While our situation demands visionary and determined leadership to marshal the collective will in a progressive direction, we have had in the last four years, a first hand case study of how a chief executive thrust effortlessly into power against the whims of common sense can sit on his hands. Historical nicknames aside, the President has abdicated his duties as Kenya has craved leadership on a new all-encompassing constitution, East African Federation, the conflict in Somalia, the land time-bomb and related clashes in Mt. Elgon, Turkana, West Pokot, Mau and Tana River among innumerable other situations.

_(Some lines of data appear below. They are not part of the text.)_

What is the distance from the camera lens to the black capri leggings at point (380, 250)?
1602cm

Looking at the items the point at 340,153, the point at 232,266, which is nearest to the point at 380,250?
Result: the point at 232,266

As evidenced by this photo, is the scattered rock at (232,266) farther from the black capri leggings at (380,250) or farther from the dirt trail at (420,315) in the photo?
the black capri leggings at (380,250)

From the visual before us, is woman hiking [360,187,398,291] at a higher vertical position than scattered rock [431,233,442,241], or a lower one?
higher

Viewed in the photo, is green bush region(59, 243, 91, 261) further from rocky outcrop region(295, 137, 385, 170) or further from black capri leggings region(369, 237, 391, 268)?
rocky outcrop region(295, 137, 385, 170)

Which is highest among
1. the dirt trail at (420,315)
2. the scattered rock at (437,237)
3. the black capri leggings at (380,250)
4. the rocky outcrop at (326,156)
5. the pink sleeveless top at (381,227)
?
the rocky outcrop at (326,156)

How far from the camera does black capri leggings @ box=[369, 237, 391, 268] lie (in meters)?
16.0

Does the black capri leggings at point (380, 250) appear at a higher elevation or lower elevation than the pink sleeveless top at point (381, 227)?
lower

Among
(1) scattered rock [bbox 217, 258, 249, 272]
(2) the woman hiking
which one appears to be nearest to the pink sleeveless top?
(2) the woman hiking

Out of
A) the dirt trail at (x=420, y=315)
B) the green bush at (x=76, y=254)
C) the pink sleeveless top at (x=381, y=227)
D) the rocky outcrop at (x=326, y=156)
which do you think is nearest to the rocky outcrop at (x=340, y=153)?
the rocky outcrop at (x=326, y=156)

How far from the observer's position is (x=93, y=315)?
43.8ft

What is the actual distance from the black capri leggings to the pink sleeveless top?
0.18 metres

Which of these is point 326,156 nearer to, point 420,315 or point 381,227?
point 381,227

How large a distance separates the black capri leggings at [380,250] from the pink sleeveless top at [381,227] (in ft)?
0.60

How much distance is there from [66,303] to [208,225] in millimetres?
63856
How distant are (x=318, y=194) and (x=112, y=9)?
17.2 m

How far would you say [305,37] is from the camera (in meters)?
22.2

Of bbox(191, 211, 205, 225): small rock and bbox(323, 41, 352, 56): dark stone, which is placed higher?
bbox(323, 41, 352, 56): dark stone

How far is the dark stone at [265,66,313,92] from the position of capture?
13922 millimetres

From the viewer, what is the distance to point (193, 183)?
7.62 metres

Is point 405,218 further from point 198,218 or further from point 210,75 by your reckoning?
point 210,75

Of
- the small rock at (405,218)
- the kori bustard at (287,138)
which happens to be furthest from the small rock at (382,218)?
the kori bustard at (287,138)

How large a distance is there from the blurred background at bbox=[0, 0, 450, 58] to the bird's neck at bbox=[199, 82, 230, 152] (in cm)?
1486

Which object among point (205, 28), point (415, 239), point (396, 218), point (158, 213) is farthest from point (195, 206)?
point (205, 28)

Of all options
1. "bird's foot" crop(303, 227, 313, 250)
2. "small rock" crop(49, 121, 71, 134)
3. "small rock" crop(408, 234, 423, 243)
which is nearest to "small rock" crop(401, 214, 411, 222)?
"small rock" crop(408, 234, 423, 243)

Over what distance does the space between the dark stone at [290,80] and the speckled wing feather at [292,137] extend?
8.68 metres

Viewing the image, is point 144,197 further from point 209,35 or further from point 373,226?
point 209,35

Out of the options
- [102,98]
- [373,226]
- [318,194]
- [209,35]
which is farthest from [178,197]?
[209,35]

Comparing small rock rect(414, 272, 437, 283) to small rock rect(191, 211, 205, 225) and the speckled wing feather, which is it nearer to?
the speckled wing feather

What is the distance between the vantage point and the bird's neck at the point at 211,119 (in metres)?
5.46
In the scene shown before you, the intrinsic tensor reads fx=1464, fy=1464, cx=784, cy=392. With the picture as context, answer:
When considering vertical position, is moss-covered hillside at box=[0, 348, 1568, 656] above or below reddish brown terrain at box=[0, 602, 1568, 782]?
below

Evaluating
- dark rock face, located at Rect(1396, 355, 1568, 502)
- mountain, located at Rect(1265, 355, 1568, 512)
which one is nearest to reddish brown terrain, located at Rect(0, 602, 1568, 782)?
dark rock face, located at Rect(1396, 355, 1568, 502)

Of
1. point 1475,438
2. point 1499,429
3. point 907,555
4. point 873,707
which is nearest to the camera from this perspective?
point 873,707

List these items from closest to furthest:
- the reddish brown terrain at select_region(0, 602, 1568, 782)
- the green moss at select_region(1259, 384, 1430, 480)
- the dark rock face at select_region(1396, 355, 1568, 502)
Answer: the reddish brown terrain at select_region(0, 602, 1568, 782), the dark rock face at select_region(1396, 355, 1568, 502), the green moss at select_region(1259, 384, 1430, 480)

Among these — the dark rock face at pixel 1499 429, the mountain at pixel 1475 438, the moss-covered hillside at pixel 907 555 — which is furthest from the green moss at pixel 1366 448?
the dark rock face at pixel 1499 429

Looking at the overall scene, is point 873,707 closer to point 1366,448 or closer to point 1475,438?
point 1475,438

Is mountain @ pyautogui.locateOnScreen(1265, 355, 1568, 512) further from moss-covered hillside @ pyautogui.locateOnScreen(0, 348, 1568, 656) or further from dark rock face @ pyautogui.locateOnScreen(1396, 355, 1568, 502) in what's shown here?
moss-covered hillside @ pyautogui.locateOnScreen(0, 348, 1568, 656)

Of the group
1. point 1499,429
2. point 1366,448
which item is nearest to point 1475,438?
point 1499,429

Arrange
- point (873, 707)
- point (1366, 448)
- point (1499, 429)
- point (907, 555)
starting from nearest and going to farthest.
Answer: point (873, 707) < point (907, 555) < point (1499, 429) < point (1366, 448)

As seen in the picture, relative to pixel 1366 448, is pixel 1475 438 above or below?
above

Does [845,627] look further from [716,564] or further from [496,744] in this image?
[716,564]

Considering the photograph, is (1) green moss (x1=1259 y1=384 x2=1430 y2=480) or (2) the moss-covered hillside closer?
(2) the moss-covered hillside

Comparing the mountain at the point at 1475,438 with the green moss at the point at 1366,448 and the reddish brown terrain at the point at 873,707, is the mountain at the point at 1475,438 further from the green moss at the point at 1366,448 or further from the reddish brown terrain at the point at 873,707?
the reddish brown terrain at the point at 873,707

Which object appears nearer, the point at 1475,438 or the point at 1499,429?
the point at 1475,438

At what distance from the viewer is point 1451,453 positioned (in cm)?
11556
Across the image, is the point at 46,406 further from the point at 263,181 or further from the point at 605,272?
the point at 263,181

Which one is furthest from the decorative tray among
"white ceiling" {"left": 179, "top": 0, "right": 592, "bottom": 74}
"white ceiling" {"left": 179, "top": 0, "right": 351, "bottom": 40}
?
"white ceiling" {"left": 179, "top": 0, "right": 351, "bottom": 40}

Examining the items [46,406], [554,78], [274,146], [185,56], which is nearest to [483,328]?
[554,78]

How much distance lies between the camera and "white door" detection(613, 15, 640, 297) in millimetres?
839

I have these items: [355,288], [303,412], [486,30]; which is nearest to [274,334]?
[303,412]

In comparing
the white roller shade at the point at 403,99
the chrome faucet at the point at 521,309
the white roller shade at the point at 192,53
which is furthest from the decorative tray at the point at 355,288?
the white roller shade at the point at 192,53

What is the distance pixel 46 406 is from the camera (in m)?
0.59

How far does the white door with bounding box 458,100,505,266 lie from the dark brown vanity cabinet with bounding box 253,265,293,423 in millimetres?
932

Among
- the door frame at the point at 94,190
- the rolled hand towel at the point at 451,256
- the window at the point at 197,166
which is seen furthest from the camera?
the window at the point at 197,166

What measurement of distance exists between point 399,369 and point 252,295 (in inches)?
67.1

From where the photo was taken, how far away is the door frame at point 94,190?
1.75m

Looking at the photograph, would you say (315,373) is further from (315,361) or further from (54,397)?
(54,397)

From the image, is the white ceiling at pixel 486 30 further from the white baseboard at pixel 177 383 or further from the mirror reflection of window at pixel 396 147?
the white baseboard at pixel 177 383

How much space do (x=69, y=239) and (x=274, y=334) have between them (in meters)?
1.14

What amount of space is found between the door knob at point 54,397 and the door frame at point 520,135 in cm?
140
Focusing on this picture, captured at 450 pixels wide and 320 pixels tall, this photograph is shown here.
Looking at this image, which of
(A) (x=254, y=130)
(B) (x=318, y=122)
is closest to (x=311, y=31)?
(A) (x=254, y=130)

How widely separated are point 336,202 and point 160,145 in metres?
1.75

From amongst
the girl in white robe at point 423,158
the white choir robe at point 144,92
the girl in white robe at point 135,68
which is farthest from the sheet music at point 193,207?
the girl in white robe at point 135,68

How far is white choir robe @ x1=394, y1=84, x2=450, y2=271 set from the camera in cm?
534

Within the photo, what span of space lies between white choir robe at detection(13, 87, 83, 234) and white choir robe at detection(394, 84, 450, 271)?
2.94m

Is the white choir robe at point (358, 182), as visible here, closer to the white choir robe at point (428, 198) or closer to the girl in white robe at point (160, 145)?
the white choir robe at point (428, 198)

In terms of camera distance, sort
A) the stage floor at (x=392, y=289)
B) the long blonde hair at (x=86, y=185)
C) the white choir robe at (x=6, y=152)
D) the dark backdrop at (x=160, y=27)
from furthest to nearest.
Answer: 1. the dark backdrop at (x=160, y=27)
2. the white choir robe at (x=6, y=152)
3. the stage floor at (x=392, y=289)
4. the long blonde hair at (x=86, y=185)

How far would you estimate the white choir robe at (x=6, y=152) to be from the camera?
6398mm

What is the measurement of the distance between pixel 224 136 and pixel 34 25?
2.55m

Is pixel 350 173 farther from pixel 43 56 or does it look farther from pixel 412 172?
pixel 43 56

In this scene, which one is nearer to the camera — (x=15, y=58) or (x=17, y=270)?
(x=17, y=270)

It is true that this determined strategy to do nothing has often been temporarily shelved, but even then merely to purvey the most obtrusive discrimination, of a kind unrivalled since the 1970s. Where the nation sought healing from political oppression of 40 years, it has received in its stead a perpetuation, even an extension of the nepotistic corruption that has created a greatly polarized Kenyan society.
Clement weather,
investor goodwill, a surge in remittances, divestments of state stakes and a
healing from the trauma inflicted by the Economic Structural Adjustment
Programmes flatter the present view of the economy, but as the effect of these boons
wear away, it is vital that Kenya
embark on a programme of radical reform in anticipation of the future.
An economy built on agriculture will not achieve the growth figures that will lift Kenyans out of poverty, and neither will temporary infusions of finances into the public coffers from taxes or the sale of public assets. Absent a total revolution of our economy, economic growth will slide up and down as the world economy favors, with an ever increasing class of poor Kenyans.
Understandably perhaps, the spectre of an ODM-K presidency sends many into a panic; but this must not preclude the appreciation of the fact that Mwai Kibaki's Presidency has been a sad failure. Promising much and delivering very little, it has not served in any way to sort out our deepest structural problems, nor provided the guidance and impetus to guide our economy and national outlook in any way fundamentally different from what prevailed since the late 1990s. I will not waste my vote, I will make sense of my ritual, I will not vote Kibaki.

Usualy I do not like the empty politicking that Kenyans so delight and excel in, in lieu of treating real issues. But your article is an exception. You should at all means submit it to the Guardian or the Financial Times for re-publication; it would be excellent for foreign readers.
So what will you do when election time comes? Abstain, likely?